O círculo de Trump, incluindo o conselheiro Robert Lighthizer, apoia a utilização de tarifas para pressionar por uma desvalorização coordenada do dólar e até considerou subordinar a Reserva Federal ao controlo presidencial para impor taxas de juro mais baixas.

Tanto sob Trump como sob Biden, as políticas dos EUA integraram a política industrial, a política comercial, as iniciativas verdes e a geopolítica numa mistura nacionalista.

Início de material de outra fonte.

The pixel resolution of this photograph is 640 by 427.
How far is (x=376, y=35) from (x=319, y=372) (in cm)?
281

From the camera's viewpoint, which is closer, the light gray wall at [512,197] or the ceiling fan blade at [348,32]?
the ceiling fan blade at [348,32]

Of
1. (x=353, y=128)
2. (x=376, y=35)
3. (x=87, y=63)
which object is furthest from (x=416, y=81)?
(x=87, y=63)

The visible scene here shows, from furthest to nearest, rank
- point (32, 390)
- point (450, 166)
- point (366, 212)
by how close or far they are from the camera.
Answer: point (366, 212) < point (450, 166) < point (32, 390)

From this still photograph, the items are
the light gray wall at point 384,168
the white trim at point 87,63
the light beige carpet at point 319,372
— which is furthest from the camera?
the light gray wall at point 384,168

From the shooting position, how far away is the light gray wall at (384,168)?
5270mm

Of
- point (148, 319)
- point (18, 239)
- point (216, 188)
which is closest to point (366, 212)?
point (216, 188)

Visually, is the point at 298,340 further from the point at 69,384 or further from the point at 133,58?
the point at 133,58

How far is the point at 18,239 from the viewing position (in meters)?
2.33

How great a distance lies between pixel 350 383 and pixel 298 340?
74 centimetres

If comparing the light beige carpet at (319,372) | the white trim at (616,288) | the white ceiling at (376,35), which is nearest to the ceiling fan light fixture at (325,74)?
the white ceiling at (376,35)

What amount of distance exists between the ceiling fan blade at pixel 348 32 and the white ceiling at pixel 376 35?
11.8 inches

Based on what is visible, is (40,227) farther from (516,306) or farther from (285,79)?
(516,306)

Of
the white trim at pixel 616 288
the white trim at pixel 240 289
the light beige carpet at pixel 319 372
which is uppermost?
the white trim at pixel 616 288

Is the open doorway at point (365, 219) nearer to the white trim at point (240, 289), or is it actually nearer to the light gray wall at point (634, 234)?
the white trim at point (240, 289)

A incorporação do sistema monetário poderia politizar significativamente o quadro monetário global, muito além dos impactos específicos das sanções financeiras.

Resta saber se Trump levará a sério as suas políticas económicas, dado que o seu primeiro mandato foi caracterizado pela moderação devido à influência de conselheiros mais convencionais.

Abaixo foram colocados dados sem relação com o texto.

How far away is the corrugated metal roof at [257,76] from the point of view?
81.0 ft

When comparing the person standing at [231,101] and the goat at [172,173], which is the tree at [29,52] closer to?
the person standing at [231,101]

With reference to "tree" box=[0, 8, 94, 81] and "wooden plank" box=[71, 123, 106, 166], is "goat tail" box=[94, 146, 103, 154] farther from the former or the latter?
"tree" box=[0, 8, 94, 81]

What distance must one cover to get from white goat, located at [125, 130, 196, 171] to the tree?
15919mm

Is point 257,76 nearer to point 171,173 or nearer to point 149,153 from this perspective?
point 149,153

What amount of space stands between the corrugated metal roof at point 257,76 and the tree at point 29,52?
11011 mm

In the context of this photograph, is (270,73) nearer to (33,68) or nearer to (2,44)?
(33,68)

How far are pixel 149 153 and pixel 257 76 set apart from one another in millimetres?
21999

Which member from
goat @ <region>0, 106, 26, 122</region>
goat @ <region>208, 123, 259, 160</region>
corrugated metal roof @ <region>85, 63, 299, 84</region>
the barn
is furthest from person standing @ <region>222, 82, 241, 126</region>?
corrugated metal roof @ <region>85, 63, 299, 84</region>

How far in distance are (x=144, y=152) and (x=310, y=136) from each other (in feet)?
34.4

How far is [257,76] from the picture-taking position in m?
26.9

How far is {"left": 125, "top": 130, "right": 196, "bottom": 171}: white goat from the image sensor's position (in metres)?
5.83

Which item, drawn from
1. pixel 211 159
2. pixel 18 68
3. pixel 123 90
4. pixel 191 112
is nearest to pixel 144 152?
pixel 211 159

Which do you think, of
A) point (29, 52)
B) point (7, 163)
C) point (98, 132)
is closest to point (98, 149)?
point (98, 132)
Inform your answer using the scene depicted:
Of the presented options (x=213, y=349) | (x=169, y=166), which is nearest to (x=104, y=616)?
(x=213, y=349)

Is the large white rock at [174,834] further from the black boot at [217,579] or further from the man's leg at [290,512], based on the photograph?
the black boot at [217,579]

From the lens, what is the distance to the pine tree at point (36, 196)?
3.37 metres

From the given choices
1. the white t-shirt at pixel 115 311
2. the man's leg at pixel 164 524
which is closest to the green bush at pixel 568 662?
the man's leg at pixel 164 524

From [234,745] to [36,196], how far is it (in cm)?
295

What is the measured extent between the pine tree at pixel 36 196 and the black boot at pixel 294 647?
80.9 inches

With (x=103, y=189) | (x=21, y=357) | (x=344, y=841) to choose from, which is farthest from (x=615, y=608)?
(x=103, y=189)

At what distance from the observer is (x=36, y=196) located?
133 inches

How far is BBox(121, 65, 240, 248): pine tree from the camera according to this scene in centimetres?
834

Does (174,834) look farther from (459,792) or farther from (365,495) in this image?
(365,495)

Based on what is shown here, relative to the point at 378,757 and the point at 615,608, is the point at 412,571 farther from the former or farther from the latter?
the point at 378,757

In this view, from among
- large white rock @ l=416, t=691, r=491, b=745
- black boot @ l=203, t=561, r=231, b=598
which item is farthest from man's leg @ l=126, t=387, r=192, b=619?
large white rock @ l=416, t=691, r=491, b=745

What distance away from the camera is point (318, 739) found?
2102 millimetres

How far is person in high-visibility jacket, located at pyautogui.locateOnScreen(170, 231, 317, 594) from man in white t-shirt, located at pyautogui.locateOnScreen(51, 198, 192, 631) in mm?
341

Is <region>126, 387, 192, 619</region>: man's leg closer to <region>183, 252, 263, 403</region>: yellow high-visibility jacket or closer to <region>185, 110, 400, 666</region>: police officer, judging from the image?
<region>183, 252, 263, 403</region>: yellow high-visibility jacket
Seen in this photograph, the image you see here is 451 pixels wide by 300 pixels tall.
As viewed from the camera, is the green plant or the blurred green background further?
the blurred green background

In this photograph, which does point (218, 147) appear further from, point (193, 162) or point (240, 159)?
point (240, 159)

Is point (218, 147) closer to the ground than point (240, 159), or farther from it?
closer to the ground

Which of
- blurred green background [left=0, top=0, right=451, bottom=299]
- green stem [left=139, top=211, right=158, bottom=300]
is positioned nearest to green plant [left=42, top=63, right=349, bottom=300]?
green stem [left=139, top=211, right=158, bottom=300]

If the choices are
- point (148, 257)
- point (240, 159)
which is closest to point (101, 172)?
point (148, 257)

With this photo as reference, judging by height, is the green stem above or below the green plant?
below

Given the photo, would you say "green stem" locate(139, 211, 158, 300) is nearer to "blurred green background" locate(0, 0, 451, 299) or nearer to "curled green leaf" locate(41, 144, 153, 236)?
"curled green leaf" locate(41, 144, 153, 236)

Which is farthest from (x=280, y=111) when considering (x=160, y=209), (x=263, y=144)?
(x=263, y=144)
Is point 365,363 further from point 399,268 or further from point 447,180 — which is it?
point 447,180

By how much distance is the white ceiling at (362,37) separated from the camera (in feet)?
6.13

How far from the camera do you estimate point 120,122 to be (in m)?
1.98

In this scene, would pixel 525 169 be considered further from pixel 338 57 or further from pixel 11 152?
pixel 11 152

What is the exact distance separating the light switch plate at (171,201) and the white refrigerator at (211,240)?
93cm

Dinâmica do dólar e incertezas futuras

Os Estados Unidos estabeleceram o seu sistema do dólar em 1944, em Bretton Woods, com o Presidente Richard Nixon a agitá-lo pela primeira vez no início da década de 1970. Após a crise financeira de 2008, os Estados Unidos iniciaram uma nova era de flexibilização quantitativa. Agora, a questão para 2024 é se a crise em curso na democracia americana poderá alastrar-se à economia global.

As tendências recentes da inflação nos EUA podem oferecer um vislumbre de esperança, com a inflação subjacente provavelmente a abrandar pela primeira vez em seis meses. No entanto, o índice global de preços no consumidor ainda está a subir demasiado rapidamente para os decisores políticos da Reserva Federal, que monitorizam de perto o momento dos cortes nas taxas de juro.

Esta semana, vários relatórios económicos lançarão mais luz sobre os preços no produtor, o início da construção e a produção industrial, com o presidente do Fed, Jerome Powell, e outros presidentes regionais do Fed falando sobre estes temas.

A resiliência dos consumidores americanos continua a testar as metas de inflação da Fed. Apesar das sólidas vendas a retalho no início de 2024, as projeções sugerem um potencial abrandamento. À medida que a economia global observa, a interacção entre a política dos EUA, as políticas económicas e a força do dólar continuará a moldar não só as economias nacionais, mas também as globais.